If the Piazza was wonderful, so, too, was the piazzetta with the Ducal
Palace with the golden staircase and the two columns, the one surmounted
by the winged lion of St. Mark, the other by St. Theodore, standing on a
crocodile.
Sometimes, after having wandered to the edge of the Grand Canal and looked
away to the blue dome of the church of Maria della Salute, they would run
back to the Square and, hand in hand, go window-wishing among the shops
that line its sides. No one who has never seen these shops of Venice can
form any conception of how fascinating they are with their strands of
glittering beads or yards upon yards of marvelous laces.

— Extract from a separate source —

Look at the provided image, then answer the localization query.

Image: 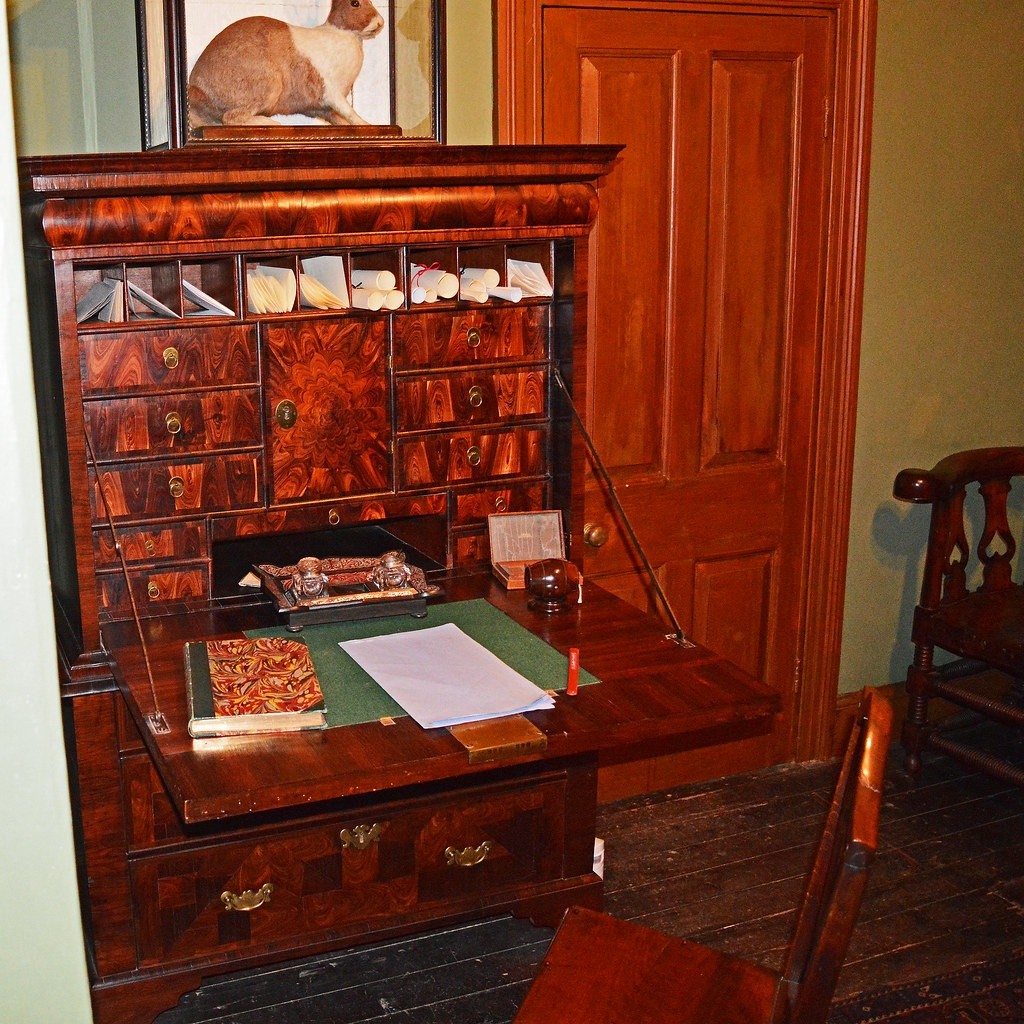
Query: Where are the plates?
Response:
[252,547,439,612]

Often Andrea would exclaim, as they flattened their noses against the
glass, "When I am a man, I will work in the glass factory as my father
does, and, perhaps, who knows, I shall discover some new glaze which shall
make all the world amazed?" He had never forgotten the day when his father
had taken him to the factory and shown him the molten glaze and the workmen
blowing the glass into marvelous shapes. That day he had decided upon his
future career.
But little Maria cared more for the laces, and would shyly point to some
especially beautiful piece and say softly:
"Perhaps, it was the madre who made that.